RELIGIOUS UTTERANCES – art of faith introduces the reader to humanities’ historic relationship between art and faith. This daily series of articles examines the interlacing of art and faith from across the Anglican Communion. The title of the series, Religious Utterances, comes from systematic theologian Dr. Cecilia Gonzalez-Andrieu, whose work seeks “a recovery of humanities’ religious utterances through art.”


Two in a series:Imagining Christ

May 6 – July 27, 2008 at the Getty Center, Los Angeles

Theme: Formation

From the exhibition’s website:

“This exhibition features images of Christ in illuminated manuscripts of the Middle Ages and the Renaissance. The images show the multiple ways in which Christ was understood: as the son of God and as God, as human and divine, as the sacrifice made for mankind, and as the divine judge who would save or condemn humanity at the end of time.
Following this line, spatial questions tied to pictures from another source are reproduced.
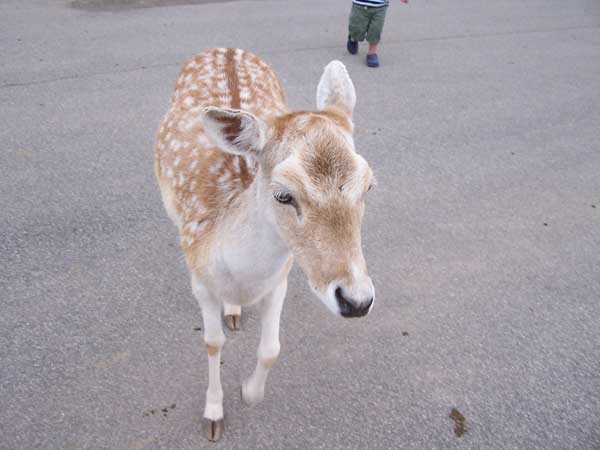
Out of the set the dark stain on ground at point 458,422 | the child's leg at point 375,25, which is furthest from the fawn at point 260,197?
the child's leg at point 375,25

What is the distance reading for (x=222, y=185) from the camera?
2631 millimetres

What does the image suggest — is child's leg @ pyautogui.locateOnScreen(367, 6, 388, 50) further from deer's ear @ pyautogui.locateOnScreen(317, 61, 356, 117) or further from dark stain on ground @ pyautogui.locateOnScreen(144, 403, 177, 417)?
dark stain on ground @ pyautogui.locateOnScreen(144, 403, 177, 417)

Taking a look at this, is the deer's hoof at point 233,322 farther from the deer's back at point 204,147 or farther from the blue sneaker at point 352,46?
the blue sneaker at point 352,46

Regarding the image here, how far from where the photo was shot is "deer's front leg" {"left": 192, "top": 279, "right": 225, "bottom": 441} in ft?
8.53

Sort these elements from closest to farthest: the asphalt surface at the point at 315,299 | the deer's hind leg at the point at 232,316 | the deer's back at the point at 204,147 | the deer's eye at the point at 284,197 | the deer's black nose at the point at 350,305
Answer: the deer's black nose at the point at 350,305 → the deer's eye at the point at 284,197 → the deer's back at the point at 204,147 → the asphalt surface at the point at 315,299 → the deer's hind leg at the point at 232,316

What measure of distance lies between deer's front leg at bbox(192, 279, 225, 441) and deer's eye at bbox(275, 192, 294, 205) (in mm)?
840

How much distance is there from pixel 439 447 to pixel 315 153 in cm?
183

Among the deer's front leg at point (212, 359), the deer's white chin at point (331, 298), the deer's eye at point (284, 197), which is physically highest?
the deer's eye at point (284, 197)

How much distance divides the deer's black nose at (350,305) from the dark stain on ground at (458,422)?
1.45 m

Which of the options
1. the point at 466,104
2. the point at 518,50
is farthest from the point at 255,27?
the point at 518,50

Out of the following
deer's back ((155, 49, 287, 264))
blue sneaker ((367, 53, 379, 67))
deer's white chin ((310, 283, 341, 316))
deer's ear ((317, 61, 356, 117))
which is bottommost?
blue sneaker ((367, 53, 379, 67))

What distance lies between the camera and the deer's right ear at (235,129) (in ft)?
6.54

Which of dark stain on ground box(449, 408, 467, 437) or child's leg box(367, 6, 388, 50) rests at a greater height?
child's leg box(367, 6, 388, 50)

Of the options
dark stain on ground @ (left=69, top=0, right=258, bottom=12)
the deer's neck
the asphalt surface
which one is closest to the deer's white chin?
the deer's neck
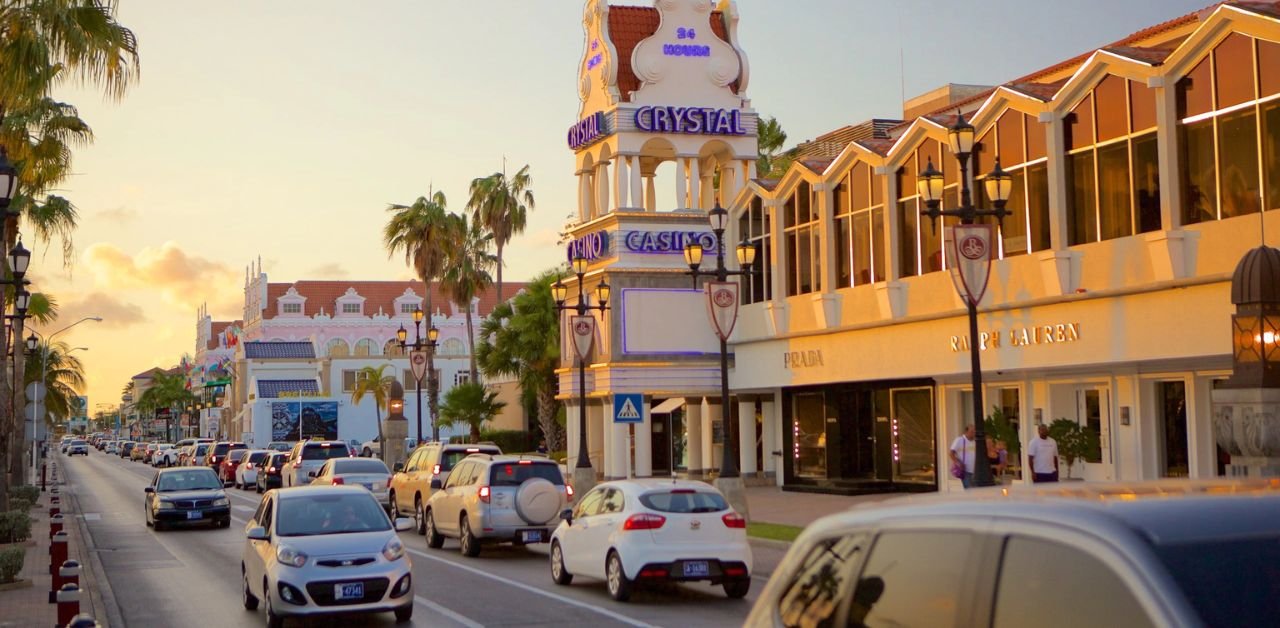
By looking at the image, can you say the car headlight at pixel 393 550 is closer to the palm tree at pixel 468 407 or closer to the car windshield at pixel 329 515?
the car windshield at pixel 329 515

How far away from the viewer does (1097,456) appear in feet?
93.5

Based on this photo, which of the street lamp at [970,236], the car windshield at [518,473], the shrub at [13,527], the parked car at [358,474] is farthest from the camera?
the parked car at [358,474]

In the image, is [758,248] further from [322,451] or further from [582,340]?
[322,451]

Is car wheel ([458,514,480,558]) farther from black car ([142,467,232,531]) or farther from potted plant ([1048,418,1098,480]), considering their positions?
potted plant ([1048,418,1098,480])

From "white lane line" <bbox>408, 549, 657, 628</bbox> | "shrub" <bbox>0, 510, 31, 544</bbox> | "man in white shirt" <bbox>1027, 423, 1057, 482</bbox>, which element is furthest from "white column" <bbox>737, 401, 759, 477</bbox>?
"shrub" <bbox>0, 510, 31, 544</bbox>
“The images in the exhibition, primarily from western European manuscripts, demonstrate how medieval and Renaissance faithful sought to participate in Christ’s suffering and salvation through art and prayer.”

The exhibition has three parts: Invoking Christ in Word and Ritual, Demonstrating Christ’s Divinity, and Experiencing Christ’s humanity. Visitors to this interactive web feature can view close-ups of several illuminated manuscript pages. They can also listen to audio that addresses the importance of images of Christ’s wounds in medieval religious devotion, the miraculous mass of St Gregory and the making of a gold and silver plated copper statue of Christ in Majesty.

Imagining Christ is curated by Kristen Collins, associate curator in the Department of Manuscripts at the J. Paul Getty Museum.

On View: Transfiguratio Domini (The Transfiguration of Christ), by Fra Angelico. 1387 or 1395. In the collection of the Museo San Marco, Florence, Italy. Image source: The Yorck Project. The work of art depicted in this image and the reproduction thereof are in the public domain worldwide. The reproduction is part of a collection of reproductions compiled by The Yorck Project. The compilation copyright is held by Zenodot Verlagsgesellschaft mbH and licensed under the GNU Free Documentation License.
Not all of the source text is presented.